The last rehabilitated Newell’s Shearwater or ʻAʻo Puffinus newelli carrying a back-mounted satellite tag was released to sea from the Hawaiian island of Kauai on 18 October. The release represents the culmination of a project started in 2014 by the Kaua'i Endangered Seabird Recovery Project, the Save our Shearwaters (SOS) programme of the Kauai Humane Society and the U.S. Geological Survey that has resulted in 53 Newell's Shearwaters being tagged since then. There are currently nine globally Endangered Newell’s Shearwaters transmitting their locations back to the tagging project. The goal of the project is to compare birds that have been grounded by light pollution on the island and subsequently rehabilitated against wild-tagged 'controls'.
Most of the tagged fledglings this year came from the rugged mountains of the Upper Limahuli Preserve on Kauai.
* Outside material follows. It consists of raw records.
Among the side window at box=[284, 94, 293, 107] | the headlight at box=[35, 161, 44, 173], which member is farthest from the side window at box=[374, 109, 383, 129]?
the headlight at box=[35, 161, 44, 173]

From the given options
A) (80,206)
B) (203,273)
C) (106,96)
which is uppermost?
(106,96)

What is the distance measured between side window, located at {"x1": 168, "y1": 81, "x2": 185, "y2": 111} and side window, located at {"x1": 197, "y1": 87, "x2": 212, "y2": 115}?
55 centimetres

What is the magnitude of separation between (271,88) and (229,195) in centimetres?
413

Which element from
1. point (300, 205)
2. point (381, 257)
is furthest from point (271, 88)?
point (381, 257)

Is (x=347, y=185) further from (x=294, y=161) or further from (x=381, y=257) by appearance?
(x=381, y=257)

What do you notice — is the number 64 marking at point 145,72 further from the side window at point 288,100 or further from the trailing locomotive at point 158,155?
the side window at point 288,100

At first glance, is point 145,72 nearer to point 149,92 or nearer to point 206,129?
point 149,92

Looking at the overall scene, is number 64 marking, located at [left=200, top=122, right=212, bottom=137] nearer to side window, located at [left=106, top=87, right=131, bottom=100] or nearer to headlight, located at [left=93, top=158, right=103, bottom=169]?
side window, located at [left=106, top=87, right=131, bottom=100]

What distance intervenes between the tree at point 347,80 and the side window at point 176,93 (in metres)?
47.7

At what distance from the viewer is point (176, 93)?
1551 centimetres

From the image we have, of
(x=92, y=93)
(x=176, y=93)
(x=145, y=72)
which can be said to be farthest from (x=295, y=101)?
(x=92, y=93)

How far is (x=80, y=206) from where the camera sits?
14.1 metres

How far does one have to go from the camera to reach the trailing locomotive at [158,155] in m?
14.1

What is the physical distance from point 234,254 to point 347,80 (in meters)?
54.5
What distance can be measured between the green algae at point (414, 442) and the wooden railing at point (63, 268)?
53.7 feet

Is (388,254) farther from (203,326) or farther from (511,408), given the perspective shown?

Following tagging within the preserve chicks were returned to their burrows to fledge naturally. Three, including the very last one tagged, were “fallout” fledglings that had first been rehabilitated by Save our Shearwaters. However, over the five years of the project most of the birds satellite-tagged (38) were SOS “rehabs”. Except for four adults, all those tagged were chicks or fledglings. To date, the longest transmission period recorded is 111 days, with tagged birds recorded flying thousands of kilometres to the south-west of Kauai.
A Newell's Shearwater fledgling undergoing rehabilitation is ready for release, with its back-mounted satellite tag in place
Satellite tags ready for deployment in the Upper Limahuli Preserve
Last of 53! A rehabilitated Newell's Shearwater fledgling gets released on Kauai's shore. Note the tag's aerial projecting from the bird's back
André Raine, Kaua'i Endangered Seabird Recovery Project, writes to ACAP Latest News: “we are planning to publish the results after the final transmissions of this season. This year represents the final cap to the project, so afterwards we can analyse and publish.”
The tagging project has been funded by the St Regis Princeville Resort on Kauai (via Earthjustice and the American Bird Conservancy) and the Kauai Island Utility Cooperative.